## Given data
◆ ◆ ◆ ◆

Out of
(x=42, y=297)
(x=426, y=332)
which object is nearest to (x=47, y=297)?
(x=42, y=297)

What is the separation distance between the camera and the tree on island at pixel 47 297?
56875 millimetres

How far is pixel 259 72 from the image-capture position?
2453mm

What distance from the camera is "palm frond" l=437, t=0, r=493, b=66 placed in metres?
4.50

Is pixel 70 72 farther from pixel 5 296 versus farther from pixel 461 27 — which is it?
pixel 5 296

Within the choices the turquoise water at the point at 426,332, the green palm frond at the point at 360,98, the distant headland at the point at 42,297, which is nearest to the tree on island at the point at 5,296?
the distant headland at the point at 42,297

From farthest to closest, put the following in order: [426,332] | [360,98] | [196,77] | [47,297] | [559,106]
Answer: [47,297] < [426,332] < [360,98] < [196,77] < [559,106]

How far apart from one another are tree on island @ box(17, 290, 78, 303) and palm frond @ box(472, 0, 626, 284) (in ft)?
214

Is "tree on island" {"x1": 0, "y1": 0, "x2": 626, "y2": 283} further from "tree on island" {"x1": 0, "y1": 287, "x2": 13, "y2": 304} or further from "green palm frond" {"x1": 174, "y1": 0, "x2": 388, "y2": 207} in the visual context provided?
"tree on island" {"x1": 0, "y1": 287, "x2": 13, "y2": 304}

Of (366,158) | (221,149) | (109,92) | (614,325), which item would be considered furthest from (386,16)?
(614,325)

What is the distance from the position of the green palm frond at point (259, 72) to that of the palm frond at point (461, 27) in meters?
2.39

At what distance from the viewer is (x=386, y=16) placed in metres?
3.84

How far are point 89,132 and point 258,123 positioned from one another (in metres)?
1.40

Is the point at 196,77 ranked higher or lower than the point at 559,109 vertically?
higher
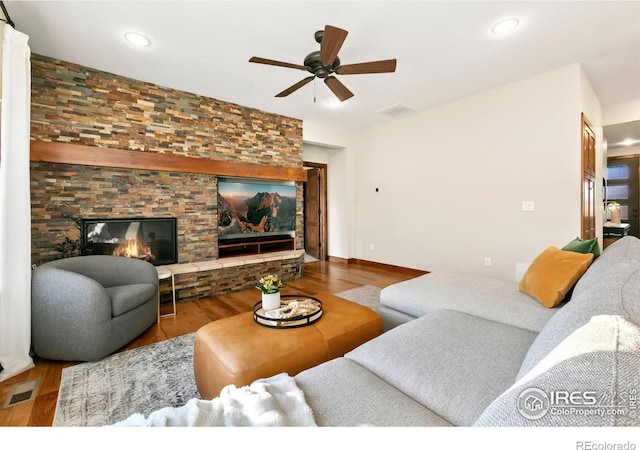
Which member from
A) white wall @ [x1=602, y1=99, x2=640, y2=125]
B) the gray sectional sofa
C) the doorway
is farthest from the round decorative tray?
white wall @ [x1=602, y1=99, x2=640, y2=125]

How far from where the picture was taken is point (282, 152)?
189 inches

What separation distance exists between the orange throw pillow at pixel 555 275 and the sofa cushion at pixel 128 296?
3088 millimetres

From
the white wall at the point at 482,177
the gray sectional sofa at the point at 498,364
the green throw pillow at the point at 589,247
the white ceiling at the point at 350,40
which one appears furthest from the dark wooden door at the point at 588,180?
the gray sectional sofa at the point at 498,364

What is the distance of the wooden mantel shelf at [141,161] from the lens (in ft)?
9.40

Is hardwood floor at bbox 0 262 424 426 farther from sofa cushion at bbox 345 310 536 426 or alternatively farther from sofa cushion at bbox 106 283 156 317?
sofa cushion at bbox 345 310 536 426

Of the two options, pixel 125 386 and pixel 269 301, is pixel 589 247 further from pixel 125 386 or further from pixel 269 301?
pixel 125 386

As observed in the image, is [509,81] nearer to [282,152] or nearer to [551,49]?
[551,49]

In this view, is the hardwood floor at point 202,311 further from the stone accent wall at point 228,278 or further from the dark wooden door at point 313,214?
the dark wooden door at point 313,214

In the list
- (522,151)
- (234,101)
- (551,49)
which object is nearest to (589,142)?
(522,151)

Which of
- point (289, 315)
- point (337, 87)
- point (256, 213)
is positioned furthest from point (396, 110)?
point (289, 315)

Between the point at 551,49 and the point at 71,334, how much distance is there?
16.4 ft

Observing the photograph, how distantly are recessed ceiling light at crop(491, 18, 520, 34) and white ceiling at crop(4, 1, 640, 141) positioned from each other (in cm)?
6

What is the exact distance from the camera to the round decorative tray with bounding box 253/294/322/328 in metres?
1.71
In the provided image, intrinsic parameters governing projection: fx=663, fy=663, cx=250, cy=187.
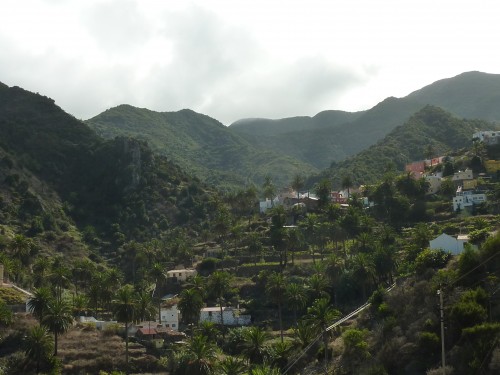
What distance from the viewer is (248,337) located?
69312mm

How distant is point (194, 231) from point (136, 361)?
72.0 meters

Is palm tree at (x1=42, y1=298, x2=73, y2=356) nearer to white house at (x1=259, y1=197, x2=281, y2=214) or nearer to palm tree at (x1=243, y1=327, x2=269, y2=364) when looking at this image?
palm tree at (x1=243, y1=327, x2=269, y2=364)

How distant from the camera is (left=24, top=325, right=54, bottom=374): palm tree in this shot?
69.1 meters

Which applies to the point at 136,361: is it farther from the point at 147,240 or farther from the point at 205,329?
the point at 147,240

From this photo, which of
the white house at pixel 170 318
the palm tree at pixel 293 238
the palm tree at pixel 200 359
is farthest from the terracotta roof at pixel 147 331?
the palm tree at pixel 293 238

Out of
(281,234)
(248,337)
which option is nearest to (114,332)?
(248,337)

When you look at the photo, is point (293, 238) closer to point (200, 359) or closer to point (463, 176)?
point (200, 359)

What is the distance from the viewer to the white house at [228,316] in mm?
91125

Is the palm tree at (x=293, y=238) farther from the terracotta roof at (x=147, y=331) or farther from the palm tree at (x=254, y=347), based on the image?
the palm tree at (x=254, y=347)

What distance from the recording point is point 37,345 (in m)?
69.2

◆ ◆ ◆ ◆

## Goal of the exercise
Copy all of the items above word for word, leaving out the pictures.

## Answer to the exercise
Out of
(x=42, y=297)
(x=426, y=332)
which object is nearest to (x=47, y=297)?
(x=42, y=297)

What is the separation distance between the camera and the tree on island at pixel 47 297?
56875 millimetres

How far is pixel 259 72 from the image-capture position?
2453mm

What distance from the camera is "palm frond" l=437, t=0, r=493, b=66 placed in metres?
4.50

Is pixel 70 72 farther from pixel 5 296 versus farther from pixel 461 27 — which is it?
pixel 5 296

Within the choices the turquoise water at the point at 426,332, the green palm frond at the point at 360,98, the distant headland at the point at 42,297, which is nearest to the tree on island at the point at 5,296?
the distant headland at the point at 42,297

From farthest to closest, put the following in order: [426,332] | [360,98] | [196,77] | [47,297] | [559,106]
Answer: [47,297] < [426,332] < [360,98] < [196,77] < [559,106]

How far apart from one another are tree on island @ box(17, 290, 78, 303) and palm frond @ box(472, 0, 626, 284) (in ft)?
214

Is "tree on island" {"x1": 0, "y1": 0, "x2": 626, "y2": 283} further from "tree on island" {"x1": 0, "y1": 287, "x2": 13, "y2": 304} or further from "green palm frond" {"x1": 174, "y1": 0, "x2": 388, "y2": 207} in the visual context provided?
"tree on island" {"x1": 0, "y1": 287, "x2": 13, "y2": 304}

Of (366,158) | (221,149) | (109,92) | (614,325), which item would be considered furthest from (386,16)?
(614,325)

What is the distance from the position of the green palm frond at point (259, 72) to that of the palm frond at point (461, 27) in meters?
2.39

At what distance from the viewer is (x=386, y=16) placed in metres?
3.84

How far are point 89,132 and point 258,123 positioned from one another (in metres)?
1.40

Is the point at 196,77 ranked higher or lower than the point at 559,109 vertically?
higher
Which member from
A) white wall @ [x1=602, y1=99, x2=640, y2=125]
B) the gray sectional sofa
C) the doorway
is farthest from the round decorative tray?
white wall @ [x1=602, y1=99, x2=640, y2=125]

How far from where the picture was taken is point (282, 152)?
189 inches

What separation distance exists between the orange throw pillow at pixel 555 275 and the sofa cushion at pixel 128 296?
3088 millimetres

From
the white wall at the point at 482,177
the gray sectional sofa at the point at 498,364
the green throw pillow at the point at 589,247
the white ceiling at the point at 350,40
which one appears furthest from the dark wooden door at the point at 588,180?
the gray sectional sofa at the point at 498,364

What is the distance of the wooden mantel shelf at [141,161] from the lens (in ft)?
9.40

Is hardwood floor at bbox 0 262 424 426 farther from sofa cushion at bbox 345 310 536 426 or alternatively farther from sofa cushion at bbox 106 283 156 317?
sofa cushion at bbox 345 310 536 426

Of the two options, pixel 125 386 and pixel 269 301, is pixel 589 247 further from pixel 125 386 or further from pixel 269 301?
pixel 125 386

As observed in the image, is [509,81] nearer to [282,152] or nearer to [551,49]?
[551,49]

In this view, is the hardwood floor at point 202,311 further from the stone accent wall at point 228,278 or further from the dark wooden door at point 313,214?
the dark wooden door at point 313,214

In the list
- (522,151)
- (234,101)
- (551,49)
which object is nearest to (589,142)?
(522,151)

Which of
- point (289, 315)
- point (337, 87)
- point (256, 213)
is positioned furthest from point (396, 110)?
point (289, 315)

Between the point at 551,49 and the point at 71,334, how much distance is there?
16.4 ft

Observing the photograph, how distantly are recessed ceiling light at crop(491, 18, 520, 34) and white ceiling at crop(4, 1, 640, 141) positioned from each other (in cm)?
6

What is the exact distance from the camera to the round decorative tray with bounding box 253/294/322/328 in metres?
1.71
In the provided image, intrinsic parameters governing projection: fx=663, fy=663, cx=250, cy=187.
What distance from the viewer is (248,337) located?
69312mm

How distant is point (194, 231) from point (136, 361)?
72.0 meters

Is palm tree at (x1=42, y1=298, x2=73, y2=356) nearer to white house at (x1=259, y1=197, x2=281, y2=214) or nearer to palm tree at (x1=243, y1=327, x2=269, y2=364) when looking at this image?
palm tree at (x1=243, y1=327, x2=269, y2=364)

How distant from the camera is (left=24, top=325, right=54, bottom=374): palm tree in this shot?
69.1 meters

Which applies to the point at 136,361: is it farther from the point at 147,240 or farther from the point at 205,329?
the point at 147,240

From this photo, which of
the white house at pixel 170 318
the palm tree at pixel 293 238
the palm tree at pixel 200 359
is farthest from the terracotta roof at pixel 147 331?
the palm tree at pixel 293 238

Out of
(281,234)
(248,337)
which option is nearest to (114,332)?
(248,337)

When you look at the photo, is point (293, 238) closer to point (200, 359) or closer to point (463, 176)?
point (200, 359)

What is the distance from the viewer to the white house at [228,316] in mm?
91125

Is the palm tree at (x=293, y=238) farther from the terracotta roof at (x=147, y=331) or farther from the palm tree at (x=254, y=347), based on the image?
the palm tree at (x=254, y=347)

What distance from the recording point is point 37,345 (in m)?
69.2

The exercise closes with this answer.